» **TAREFAS A REALIZAR**:
**A)** Resuma em duas frases o artigo sobre as papas.
**B)** De acordo com o artigo sobre as papas, quanto custa aproximadamente a refeição que os portugueses estão a escolher?
**C)** Reproduza fielmente um trecho do artigo sobre as papas, começando nas palavras "Papas e tolos" e terminando após "ao ‘Público' esta semana.".

» **SECÇÃO DO DOCUMENTO**:
#####

05/10/2012

HELENA CRISTINA COELHO




 Papas e tolos 

Em tempos de prosperidade, a história não passaria de um ‘fait divers’ ou de uma engenhosa estratégia de marketing. A Nestlé, que enfrenta quebras de consumo em vários produtos, viu uma das suas principais marcas de papas contrariar a tendência e aumentar as vendas em 7% no mercado português.

 A explicação? Crise, diz a empresa, que leva os portugueses a optar por uma refeição que lhes custa pouco mais de 23 cêntimos. A crise que, já em 2003, quando o país estava de "tanga", justificou o mesmo fenómeno de consumo, como o responsável da multinacional contou ao ‘Público' esta semana. 

Só que os tempos são de austeridade e uma história como esta pode traduzir bem mais do que uma simples preferência de consumo: pode ser também (mais) um sinal da mudança forçada de hábitos a que os portugueses estão obrigados. Desde que a crise rebentou e os apuros orçamentais em que o país se descobriu levaram à intervenção da ‘troika', os sacrifícios dos portugueses têm crescido a um ritmo sufocante: redução de salários, perda de subsídios, corte de benefícios, sobrecarga fiscal. Uma a uma, as medidas foram apertando o torniquete. E ontem, com o anúncio de mais impostos, o Governo só torceu um pouco mais o já sufocado orçamento das famílias. Talvez por isso não se estranhe que, ao chegar ao final do mês, muitos portugueses levem pouco mais do que um prato de papa à mesa. Uma opção que, para muitos, deixou de ser uma preferência: tornou-se uma emergência.

#####

» **MATERIAL**:
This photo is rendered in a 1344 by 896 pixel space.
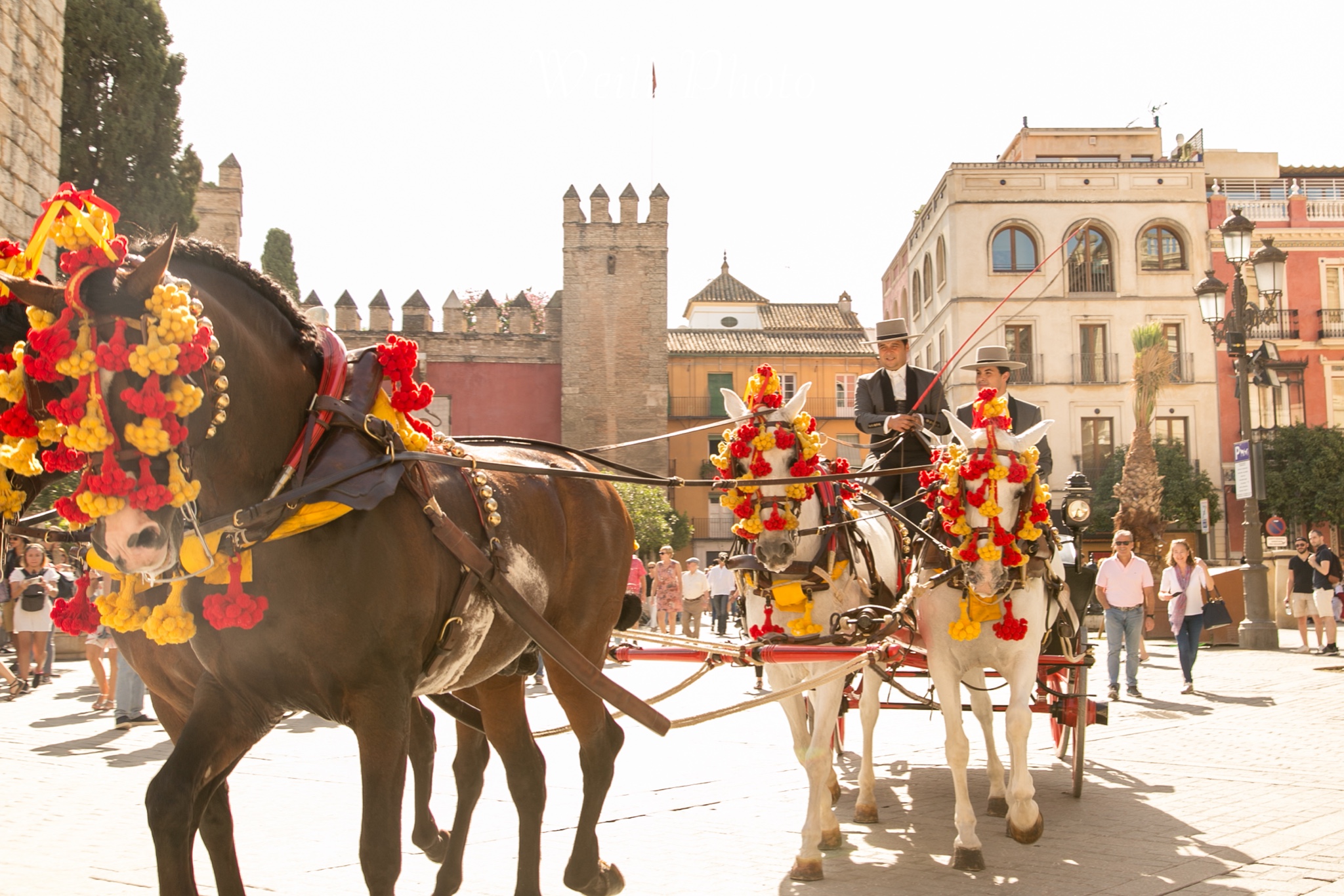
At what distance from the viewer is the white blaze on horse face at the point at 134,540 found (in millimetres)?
3066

#####

» **RESULTADOS ESPERADOS**:
**A)** Uma das principais marcas de papas da Nestlé aumentou as vendas em 7% no mercado português, o que a empresa atribui à crise, por se tratar de uma refeição que custa pouco mais de 23 cêntimos. Em tempos de austeridade, marcados por cortes de salários, perda de subsídios e mais impostos, esta escolha pode ser sinal de uma mudança forçada de hábitos e, para muitos, deixou de ser uma preferência para se tornar uma emergência.

**B)** Pouco mais de 23 cêntimos.

**C)**
Papas e tolos 

Em tempos de prosperidade, a história não passaria de um ‘fait divers’ ou de uma engenhosa estratégia de marketing. A Nestlé, que enfrenta quebras de consumo em vários produtos, viu uma das suas principais marcas de papas contrariar a tendência e aumentar as vendas em 7% no mercado português.

 A explicação? Crise, diz a empresa, que leva os portugueses a optar por uma refeição que lhes custa pouco mais de 23 cêntimos. A crise que, já em 2003, quando o país estava de "tanga", justificou o mesmo fenómeno de consumo, como o responsável da multinacional contou ao ‘Público' esta semana.